Tja, lange, so drei bis vier Wochen, ging ich mit einer Kolumne und Überlegungen zum Thema "Toilettenpapierskulpturen" schwanger. Es sollte um die Angewohnheit von Menschen gehen, in (semi)öffentlichen Toiletten, die gleichermaßen gepflegt wie hochfrequentiert sind, die Papierhandtücher und auch das vorrätige Toilettenpapier zu lustigen Skulpturen und Anordnungen aufzustapeln. Derlei Überlegungen dauerten zu lange offenbar, denn von Guido K. aus N. erhielt ich eine Zuschrift...

 

moin moin heiko,

 

was is los? ... ich schaue schon seit tagen auf deine homepage und warte auf neue lustige zeilen und zitate und verballhornungen ....

 

kreative pause? schwarzes loch? ... oder sind dir die weinbrandbohnen im speckmantel nach der fast- und abstinenzzeit nicht bekommen?

 

schönen gruss in die große stadt - der guido

 

Ja, was sind die Gründe für die mehr als dreiwöchige Sprachlosigkeit? Einerseits die entfachte Leidenschaft zum Radrennsport? Das Brüten über meinem Businessmodell BPOF? Die Auswahl der Texte, die ich beim 1. Kalker Kaffee las?
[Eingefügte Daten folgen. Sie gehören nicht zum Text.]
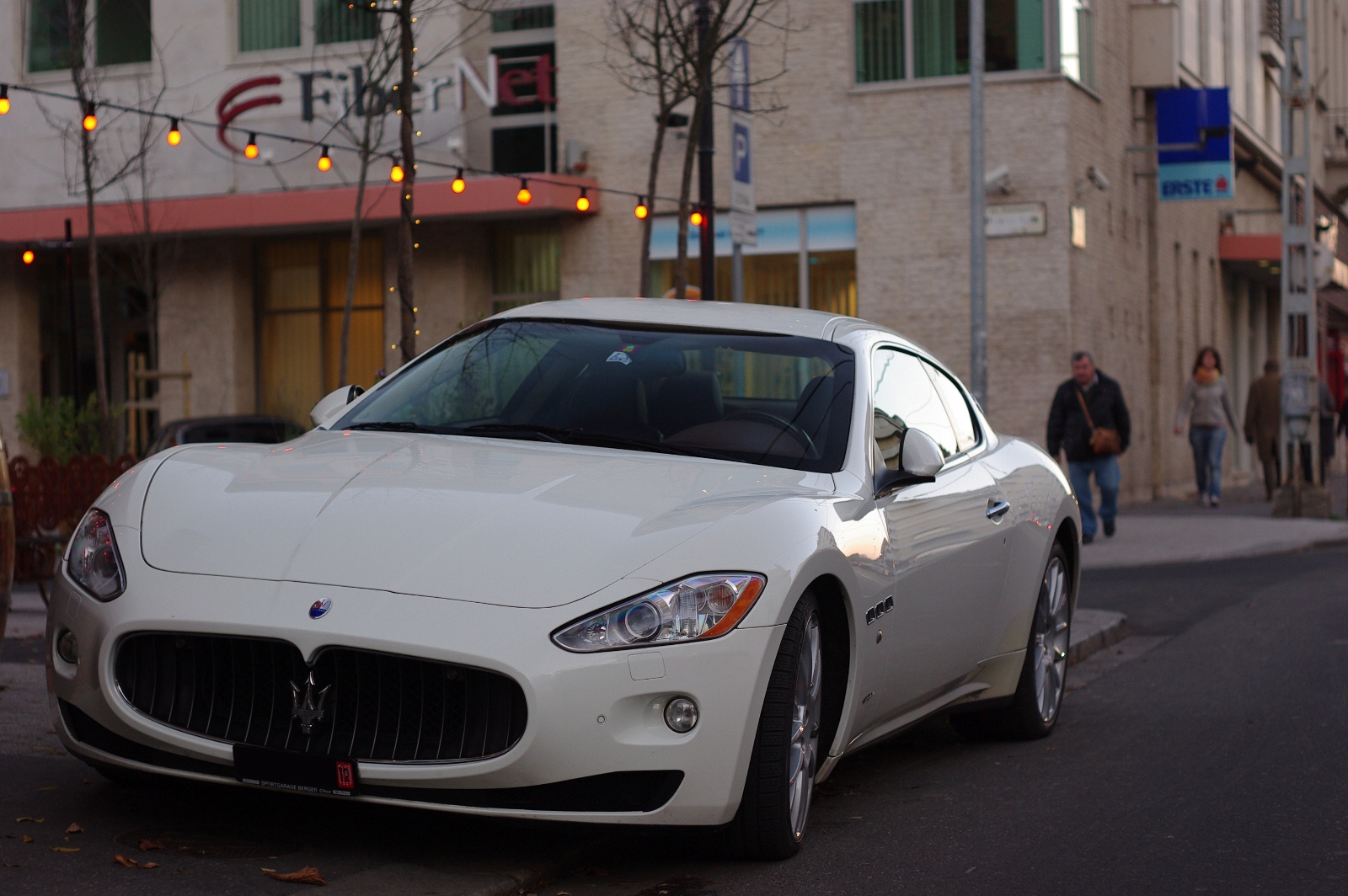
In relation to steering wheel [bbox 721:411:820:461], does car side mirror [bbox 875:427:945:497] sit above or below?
below

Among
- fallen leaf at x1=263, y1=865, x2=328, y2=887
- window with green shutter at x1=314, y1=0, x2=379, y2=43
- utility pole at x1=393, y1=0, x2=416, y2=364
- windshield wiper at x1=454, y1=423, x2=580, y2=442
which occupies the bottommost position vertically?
fallen leaf at x1=263, y1=865, x2=328, y2=887

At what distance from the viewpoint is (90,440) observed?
2041cm

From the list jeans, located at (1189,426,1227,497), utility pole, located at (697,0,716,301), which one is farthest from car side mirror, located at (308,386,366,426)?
jeans, located at (1189,426,1227,497)

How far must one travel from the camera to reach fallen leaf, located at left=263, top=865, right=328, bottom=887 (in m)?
4.27

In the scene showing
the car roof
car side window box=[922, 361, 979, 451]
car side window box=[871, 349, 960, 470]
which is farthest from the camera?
car side window box=[922, 361, 979, 451]

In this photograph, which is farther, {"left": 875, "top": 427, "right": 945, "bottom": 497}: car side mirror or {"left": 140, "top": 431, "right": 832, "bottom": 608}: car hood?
{"left": 875, "top": 427, "right": 945, "bottom": 497}: car side mirror

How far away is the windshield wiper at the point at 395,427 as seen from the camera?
5.58 metres

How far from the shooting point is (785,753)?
4625 millimetres

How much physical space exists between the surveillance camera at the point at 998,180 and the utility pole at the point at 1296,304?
11.4 ft

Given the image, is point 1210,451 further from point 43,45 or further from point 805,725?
point 805,725

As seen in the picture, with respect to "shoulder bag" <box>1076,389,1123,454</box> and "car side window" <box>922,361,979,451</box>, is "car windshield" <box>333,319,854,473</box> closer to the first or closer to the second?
"car side window" <box>922,361,979,451</box>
Oder die Agonie der Borussia? Wie kann ich Bernd Begemann dazu bringen, dass er die Single "Meine Liebe ist ein Fahrstuhl" einspielt???? Was war noch so los: Na die Sache mit dem Feuerwieselbild & das mühevolle Beibringen vermeintlich amüsanter Bilder und Dokumente für feynschliff.de? Angestachelt durch die Zuschrift, werde ich mal schauen, ob ich nicht doch noch aus Anfängen und Skizzen eine Ausgabe zusammengekloppt bekomme. Ich bin geplagt vom genius loci Kölle am Rhing. Oder wie Willi Pedia schreibt: "In Roman mythology a genius loci was the protective spirit of a place. It was often depicted as a snake." So entstand vor einigen Tagen am Bodesee die Frage: Wo bleiben die Entsatzzeppeline, den Klassenerhalt zu sichern? Wo ist Behle? Sie blieben: Aus!

 

Was man nicht im Kopf hat, muß man im Ladegerät haben! Vor Wochen zwei Minuten bei "RUND UM KÖLN" gewesen, Etappe Kalk. Kalk ist nicht gerade eine Hochburg des Fahrradrennsports! Dennoch viel Spaß gehabt. Das kommt beim Sport in letzter Zeit so selten vor.

 

Generell gilt: Diese Kolumne ist eine GEBRAUCHSKOLUMNE. Und so werde ich irgendwann einmal öffentlich darüber nachdenken, wie es sein kann, dass Köln Deutschland in a nutshell ist; Köln, dieser deutsche Mikrokosmos mit seinem Rhein-Trennungs-Faschismus! Die Linksrheiner und Keter Pnöll sagen: Der Rhein ist die Grenze der Stadt. Das Prekariat und ich sagen: Der Rhein ist ein Teil der Stadt. Und Kalk und Mülheim haben durch die Industrie erst das Geld verdient, damit junge Kreative sich im Belgischen Viertel rumlümmeln können. Denke auch über mögliche Sprachregelungen - in einem neuen Arbeitsumfeld - nach; wie redet man mit Kollegen und Vorgesetzen? Nutzt man den Edeka-Comment ("Herr Schomberg, kannste mal die Prozesse steuern!") oder eher den Butler-Comment ("Heiko, können Sie mal die Farben hinterlegen!").

 

Als ich unlängst wieder in Süddeutschland war, morgens den aktuellen Wagner als Printmedium gegeben, erschaudert vor der Größe seiner Worte, morgens um 06.30 Uhr am Flughafen und das Dokument seiner Herrlichkeit mit zitternden Händen ausgerissen, so bemerkenswert war er wieder. Sinngemäß: "Ich will keine Diktatoren und Bösmänner, ich will nur abends mit meiner Frau ins Bett und in Ruhe frühstücken". Und tolle lukullische Erlebnisse im Industriegebiet Neukeferloh gehabt, ein Gebiet das völlig anders ist als die Brache Mülheim. Um die Mittagszeit beim Tengelmann gewesen, war schon durch den Eingang durch, dann ging ich wieder zurück, nahm das brüllende Alarmsignal in Kauf, denn aus dem Augenwinkel nahm ich das Schild "Leberkassemmel, 1 Euro 50" wahr.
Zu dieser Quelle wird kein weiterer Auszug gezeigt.